I remember asking one of my first friends at my new school senior year who the cute kid was in my first class. He was tall, great hair, and charismatic; the type of guy Taylor Swift writes songs about. Fast forward a year, and I am sitting at my four-hour-away college apartment’s tiny dinner table, preparing for a casual night out with my friends. The night’s group includes the same gorgeous boy from first period sitting directly across from me pouring a drink, except this time around he knows I like him. He hasn’t said anything about it because he doesn’t feel the same, and I don’t say anything about it either because it’s a touchy subject and I really don’t want to risk ruining anybody’s night. My heart is beating itself out of its cage and my palms are sweating enough to leave a mark on the dark furniture. I focus my attention on my drink instead and suddenly the night’s not so bad, I mean at least I still got to hang out with him.

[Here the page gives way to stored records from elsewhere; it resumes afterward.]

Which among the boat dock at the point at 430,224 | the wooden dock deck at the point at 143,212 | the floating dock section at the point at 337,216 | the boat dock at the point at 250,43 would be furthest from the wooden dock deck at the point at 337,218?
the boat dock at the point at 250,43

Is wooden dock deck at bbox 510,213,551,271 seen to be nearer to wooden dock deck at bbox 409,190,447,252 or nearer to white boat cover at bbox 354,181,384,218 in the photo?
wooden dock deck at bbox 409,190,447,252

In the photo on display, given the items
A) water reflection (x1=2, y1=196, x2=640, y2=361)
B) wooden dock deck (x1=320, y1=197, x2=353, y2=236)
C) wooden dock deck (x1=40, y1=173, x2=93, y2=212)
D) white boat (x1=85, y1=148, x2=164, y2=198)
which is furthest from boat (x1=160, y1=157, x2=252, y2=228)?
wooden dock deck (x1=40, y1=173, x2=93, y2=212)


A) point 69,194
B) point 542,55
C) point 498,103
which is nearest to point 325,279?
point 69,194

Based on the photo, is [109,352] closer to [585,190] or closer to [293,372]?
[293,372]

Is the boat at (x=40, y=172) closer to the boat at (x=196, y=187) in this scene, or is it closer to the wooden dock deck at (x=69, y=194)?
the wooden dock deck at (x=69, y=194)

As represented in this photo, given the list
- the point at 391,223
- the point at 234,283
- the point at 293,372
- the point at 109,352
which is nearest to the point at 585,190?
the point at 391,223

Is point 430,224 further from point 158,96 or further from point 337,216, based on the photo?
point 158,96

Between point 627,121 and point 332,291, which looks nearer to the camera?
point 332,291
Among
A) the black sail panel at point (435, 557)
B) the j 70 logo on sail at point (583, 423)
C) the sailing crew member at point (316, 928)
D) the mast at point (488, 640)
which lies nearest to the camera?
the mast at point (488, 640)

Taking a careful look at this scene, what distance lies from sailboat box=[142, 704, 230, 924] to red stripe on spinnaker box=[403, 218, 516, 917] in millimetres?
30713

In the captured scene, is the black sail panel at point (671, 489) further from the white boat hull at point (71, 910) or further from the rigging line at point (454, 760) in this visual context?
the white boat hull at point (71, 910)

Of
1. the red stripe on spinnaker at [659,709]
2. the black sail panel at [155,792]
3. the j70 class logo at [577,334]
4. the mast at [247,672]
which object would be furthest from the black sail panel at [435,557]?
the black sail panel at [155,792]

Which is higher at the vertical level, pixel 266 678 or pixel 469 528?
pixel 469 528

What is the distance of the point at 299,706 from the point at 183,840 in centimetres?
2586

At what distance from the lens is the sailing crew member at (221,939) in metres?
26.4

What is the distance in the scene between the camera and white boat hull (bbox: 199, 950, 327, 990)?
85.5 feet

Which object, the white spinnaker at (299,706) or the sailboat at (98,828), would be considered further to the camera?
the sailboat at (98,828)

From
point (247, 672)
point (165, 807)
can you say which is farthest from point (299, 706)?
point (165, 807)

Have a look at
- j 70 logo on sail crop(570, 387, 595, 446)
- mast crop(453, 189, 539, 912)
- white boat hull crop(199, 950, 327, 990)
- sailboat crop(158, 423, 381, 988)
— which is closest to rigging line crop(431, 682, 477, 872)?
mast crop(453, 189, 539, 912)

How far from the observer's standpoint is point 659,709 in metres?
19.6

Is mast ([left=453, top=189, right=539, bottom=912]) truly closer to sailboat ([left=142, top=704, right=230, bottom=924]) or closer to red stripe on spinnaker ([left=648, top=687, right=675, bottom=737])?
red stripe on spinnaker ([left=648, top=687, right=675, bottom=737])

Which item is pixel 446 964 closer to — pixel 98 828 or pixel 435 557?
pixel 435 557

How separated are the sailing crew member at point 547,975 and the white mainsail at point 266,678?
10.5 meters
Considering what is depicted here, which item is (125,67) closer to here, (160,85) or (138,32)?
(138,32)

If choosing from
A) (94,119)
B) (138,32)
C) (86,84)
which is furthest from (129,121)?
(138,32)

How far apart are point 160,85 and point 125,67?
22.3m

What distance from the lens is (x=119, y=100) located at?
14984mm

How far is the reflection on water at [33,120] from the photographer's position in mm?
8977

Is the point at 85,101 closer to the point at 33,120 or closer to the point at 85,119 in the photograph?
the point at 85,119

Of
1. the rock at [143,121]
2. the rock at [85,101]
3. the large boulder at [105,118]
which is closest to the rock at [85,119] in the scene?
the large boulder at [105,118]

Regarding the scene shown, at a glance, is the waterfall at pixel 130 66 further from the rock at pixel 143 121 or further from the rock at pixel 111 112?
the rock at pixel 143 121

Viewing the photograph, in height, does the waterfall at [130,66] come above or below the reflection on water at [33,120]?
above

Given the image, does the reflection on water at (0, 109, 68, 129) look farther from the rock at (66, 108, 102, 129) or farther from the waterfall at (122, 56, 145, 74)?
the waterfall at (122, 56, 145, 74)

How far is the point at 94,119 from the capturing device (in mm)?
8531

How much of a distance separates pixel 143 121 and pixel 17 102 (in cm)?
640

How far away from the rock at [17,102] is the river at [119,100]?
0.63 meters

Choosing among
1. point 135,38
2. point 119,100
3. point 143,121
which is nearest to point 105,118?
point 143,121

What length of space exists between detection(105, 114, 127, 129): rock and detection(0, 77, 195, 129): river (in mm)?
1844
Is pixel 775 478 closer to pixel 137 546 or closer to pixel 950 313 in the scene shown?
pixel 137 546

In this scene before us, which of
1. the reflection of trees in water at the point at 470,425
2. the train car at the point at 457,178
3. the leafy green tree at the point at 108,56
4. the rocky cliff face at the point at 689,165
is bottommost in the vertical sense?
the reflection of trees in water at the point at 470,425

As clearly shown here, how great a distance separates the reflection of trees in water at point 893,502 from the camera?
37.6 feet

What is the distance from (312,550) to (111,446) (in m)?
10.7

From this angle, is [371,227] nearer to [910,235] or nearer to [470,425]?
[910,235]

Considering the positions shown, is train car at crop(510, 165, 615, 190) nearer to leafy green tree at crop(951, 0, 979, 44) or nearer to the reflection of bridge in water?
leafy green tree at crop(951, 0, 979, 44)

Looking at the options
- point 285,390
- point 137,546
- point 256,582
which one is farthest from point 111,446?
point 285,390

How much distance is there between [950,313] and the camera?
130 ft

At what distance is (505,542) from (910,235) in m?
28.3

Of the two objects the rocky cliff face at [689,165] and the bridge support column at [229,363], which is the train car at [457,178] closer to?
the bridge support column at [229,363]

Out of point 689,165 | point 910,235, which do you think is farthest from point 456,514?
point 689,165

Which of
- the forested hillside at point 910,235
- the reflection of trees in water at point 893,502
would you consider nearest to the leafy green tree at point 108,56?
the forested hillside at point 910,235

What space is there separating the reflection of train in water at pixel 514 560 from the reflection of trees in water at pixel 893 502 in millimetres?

There’s definitely a certain anxiousness that comes along with your feelings not bring reciprocated, and it can weigh you down quite often if you let it. You find yourself questioning your worth, and then there’s just that downright annoying flow of “what if’s” in the back of your head. The real question though, one that I always seem to forget to ask myself is not how many pounds I can lose or how many cute selfies I have to post to finally get him, but what I need change so that I will stop doubting myself over a boy. I believe that the answer to that lies in finding the best me that I could ever possibly be, which will then translate into someone who knows she deserves better than being ignored.
I wish I could have written this article from a hindsight perspective; a new and improved girl looking back on the guy who crushed my heart. But the truth is that I still forget to breathe sometimes when he’s around, and that my heart has some sort of “start racing” trigger for his voice. I think the only real difference now from the beginning of this whole fiasco is that I don’t resent him for not seeing in me everything that I see in him.
I have forgiven him for not liking me, but only because I like me enough now.
I had to discover the hard way that the only working method to finding happiness was to look for it within myself. Nights I used to spend moping around about being alone and watching every single romantic comedy on Netflix turned into extra-long gym runs, wine nights with my girlfriends, and BFF date nights. I managed to find the silver lining within the dark cloud that hovered above me, to start looking for satisfaction in the areas of my life that I was already content with instead of obsessing over something I had no real control over. And I think that was my biggest lesson in the end- that all the songs were right, that you really cannot force someone to want you despite that being the one thing you want the most in the world.
Thank you so much handsome-tall-boy, for being the best thing that has happened to me, for being the life lesson I love to look at, for forcing me to look in the mirror and tell myself that just because you don’t like me, doesn’t mean I shouldn’t.